→ EXERCICES PROPOSÉS
[1] Répondez à ces questions sur l'extrait :
(a) Quel est le montant de la prime accordée pour le travail du dimanche ?
(b) Sur la base de quel type de véhicule les salariés sont-ils remboursés ?
(c) Combien de séances de rééducation Françoise suit-elle dans la semaine ?
[2] Remplacez « nearer » par « closer » dans les lignes des enregistrements allant de celle qui contient « How far is (x=464, y=429) » jusqu'à la fin des enregistrements, puis redonnez ces lignes sans rien changer d'autre.

→ EXTRAIT PRÉSENTÉ

------

Ce temps d’attente sera quand même partiellement rémunéré, et ce, grâce à la CFDT, qui s’est battue pour ce droit, alors qu’auparavant les porteurs étaient payés seulement au nombre de journaux livrés. Une petite victoire, même si ce n’est pas encore satisfaisant : « Nous sommes encore loin du compte. Pour beaucoup, ce n’est pas rentable de travailler », lâche Françoise. Pour livrer leurs journaux, les salariés utilisent leur voiture personnelle. Les indemnités kilométriques sont faibles et ne compensent pas l’usure du véhicule. « Nous sommes remboursés sur la base d’un deux-roues… Et en plus on doit payer une assurance spécifique. Si on travaille le dimanche, on a une prime de 3,05 euros bruts, s’étouffe Françoise, tout en chargeant sa voiture. Ce n’est pas une vie. »
Les parents pauvres du secteur
Françoise connaît le circuit par cœur, elle dompte les virages et les raccourcis. Sa conduite assurée masque sa douleur lancinante au bras gauche, réminiscence d’une fracture qu’elle s’est faite quelques semaines auparavant. Les trois séances de rééducation dans la semaine lui sont utiles. L’opération, elle, attendra : « C’est compliqué de s’arrêter », concède-t-elle. D’autant que cette militante prend à cœur sa mission d’élue du personnel. « Il faut se battre pour tout. J’incite les salariés à vérifier qu’ils sont payés comme ils le doivent. Ils ne connaissent pas leurs droits et n’osent pas réclamer. » Françoise vient par exemple d’obtenir pour un collègue le paiement des trois dernières années de frais kilométriques qui ne lui avaient jamais été versés.

------

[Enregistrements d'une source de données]
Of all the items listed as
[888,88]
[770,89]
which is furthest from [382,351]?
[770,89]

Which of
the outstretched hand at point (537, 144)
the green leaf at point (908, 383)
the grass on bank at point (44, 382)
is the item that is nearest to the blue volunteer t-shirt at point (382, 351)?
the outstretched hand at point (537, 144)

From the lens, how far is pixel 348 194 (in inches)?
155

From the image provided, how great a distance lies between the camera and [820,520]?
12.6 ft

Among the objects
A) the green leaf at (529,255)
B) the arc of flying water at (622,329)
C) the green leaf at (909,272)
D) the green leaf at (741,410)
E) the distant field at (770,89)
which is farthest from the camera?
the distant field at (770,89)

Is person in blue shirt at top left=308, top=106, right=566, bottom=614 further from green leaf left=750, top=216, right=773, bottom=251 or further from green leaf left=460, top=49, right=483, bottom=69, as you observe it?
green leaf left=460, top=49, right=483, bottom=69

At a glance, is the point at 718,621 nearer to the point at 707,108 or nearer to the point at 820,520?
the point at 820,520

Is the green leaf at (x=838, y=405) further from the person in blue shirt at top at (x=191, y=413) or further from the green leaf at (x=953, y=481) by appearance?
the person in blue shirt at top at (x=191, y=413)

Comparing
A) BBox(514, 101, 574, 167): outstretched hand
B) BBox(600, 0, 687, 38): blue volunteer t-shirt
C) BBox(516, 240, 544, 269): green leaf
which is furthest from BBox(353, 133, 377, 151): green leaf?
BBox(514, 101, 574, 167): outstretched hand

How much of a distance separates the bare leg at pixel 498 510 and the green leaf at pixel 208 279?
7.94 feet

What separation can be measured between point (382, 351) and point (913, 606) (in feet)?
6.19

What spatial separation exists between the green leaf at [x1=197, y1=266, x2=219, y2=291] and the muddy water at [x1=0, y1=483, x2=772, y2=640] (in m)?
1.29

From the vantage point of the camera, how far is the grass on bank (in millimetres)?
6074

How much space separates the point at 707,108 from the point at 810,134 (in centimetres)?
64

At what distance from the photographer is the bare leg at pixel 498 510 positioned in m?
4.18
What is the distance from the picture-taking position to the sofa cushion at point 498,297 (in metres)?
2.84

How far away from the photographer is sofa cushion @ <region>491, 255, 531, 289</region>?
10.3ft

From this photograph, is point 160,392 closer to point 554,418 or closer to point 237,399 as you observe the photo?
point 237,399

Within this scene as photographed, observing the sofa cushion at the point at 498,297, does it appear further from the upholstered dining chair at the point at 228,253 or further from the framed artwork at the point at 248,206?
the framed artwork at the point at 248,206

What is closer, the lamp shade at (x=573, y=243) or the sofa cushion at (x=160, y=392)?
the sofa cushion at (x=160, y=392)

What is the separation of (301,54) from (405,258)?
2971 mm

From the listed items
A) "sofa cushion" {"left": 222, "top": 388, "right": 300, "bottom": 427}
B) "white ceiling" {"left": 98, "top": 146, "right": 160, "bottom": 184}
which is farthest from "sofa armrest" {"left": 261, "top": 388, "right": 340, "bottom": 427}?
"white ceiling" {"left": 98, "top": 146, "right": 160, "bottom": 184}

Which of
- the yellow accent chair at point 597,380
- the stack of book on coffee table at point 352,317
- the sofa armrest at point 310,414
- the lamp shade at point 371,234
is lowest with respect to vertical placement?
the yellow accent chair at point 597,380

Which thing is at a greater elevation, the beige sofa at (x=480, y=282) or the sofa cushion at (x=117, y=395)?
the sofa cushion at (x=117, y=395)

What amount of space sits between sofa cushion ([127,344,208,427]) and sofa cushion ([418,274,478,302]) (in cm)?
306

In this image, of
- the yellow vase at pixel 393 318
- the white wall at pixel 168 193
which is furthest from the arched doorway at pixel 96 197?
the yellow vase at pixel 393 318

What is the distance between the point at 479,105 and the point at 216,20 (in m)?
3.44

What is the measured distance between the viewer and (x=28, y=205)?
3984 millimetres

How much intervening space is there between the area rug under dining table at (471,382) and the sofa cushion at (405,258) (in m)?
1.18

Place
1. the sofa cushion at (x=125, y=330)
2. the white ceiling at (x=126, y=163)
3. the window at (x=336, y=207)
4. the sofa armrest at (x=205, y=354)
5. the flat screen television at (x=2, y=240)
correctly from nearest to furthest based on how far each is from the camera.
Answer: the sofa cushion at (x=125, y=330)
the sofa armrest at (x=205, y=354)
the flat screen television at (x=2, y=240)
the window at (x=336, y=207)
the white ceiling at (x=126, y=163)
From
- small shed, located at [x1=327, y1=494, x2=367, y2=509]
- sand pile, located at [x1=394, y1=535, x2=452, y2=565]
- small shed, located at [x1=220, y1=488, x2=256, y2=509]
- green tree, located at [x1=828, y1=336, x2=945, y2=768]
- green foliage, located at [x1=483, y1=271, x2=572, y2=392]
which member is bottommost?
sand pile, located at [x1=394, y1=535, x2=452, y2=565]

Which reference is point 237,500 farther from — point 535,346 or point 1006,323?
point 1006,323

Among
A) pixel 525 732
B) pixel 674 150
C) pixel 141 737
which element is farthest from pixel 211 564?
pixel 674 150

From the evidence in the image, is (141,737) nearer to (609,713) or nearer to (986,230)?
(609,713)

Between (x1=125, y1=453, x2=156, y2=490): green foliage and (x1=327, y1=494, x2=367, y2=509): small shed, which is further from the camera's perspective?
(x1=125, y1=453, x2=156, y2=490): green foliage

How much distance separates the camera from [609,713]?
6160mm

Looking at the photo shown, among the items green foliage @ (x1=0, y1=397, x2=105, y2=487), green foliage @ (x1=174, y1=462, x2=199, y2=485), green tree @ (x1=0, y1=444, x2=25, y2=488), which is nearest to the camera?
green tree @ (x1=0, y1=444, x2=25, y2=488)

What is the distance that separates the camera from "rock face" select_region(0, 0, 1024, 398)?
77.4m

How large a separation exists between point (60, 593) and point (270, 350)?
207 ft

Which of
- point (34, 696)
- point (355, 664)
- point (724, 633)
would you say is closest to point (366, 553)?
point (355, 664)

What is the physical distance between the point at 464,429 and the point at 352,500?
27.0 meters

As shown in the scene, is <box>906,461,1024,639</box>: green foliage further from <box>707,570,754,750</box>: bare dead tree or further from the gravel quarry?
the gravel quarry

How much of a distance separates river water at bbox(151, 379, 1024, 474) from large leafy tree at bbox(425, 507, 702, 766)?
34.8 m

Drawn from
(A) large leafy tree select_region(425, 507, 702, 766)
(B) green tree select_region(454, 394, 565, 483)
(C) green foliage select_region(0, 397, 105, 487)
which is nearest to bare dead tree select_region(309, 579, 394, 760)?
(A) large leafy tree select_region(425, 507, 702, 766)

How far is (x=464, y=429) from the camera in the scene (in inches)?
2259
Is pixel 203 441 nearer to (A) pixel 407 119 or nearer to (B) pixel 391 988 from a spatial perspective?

------

→ CORRIGÉ DÉTAILLÉ
[1]
(a) 3,05 euros bruts
(b) Un deux-roues
(c) Trois

[2]
How far is (x=464, y=429) from the camera in the scene (in inches)?
2259
Is pixel 203 441 closer to (A) pixel 407 119 or closer to (B) pixel 391 988 from a spatial perspective?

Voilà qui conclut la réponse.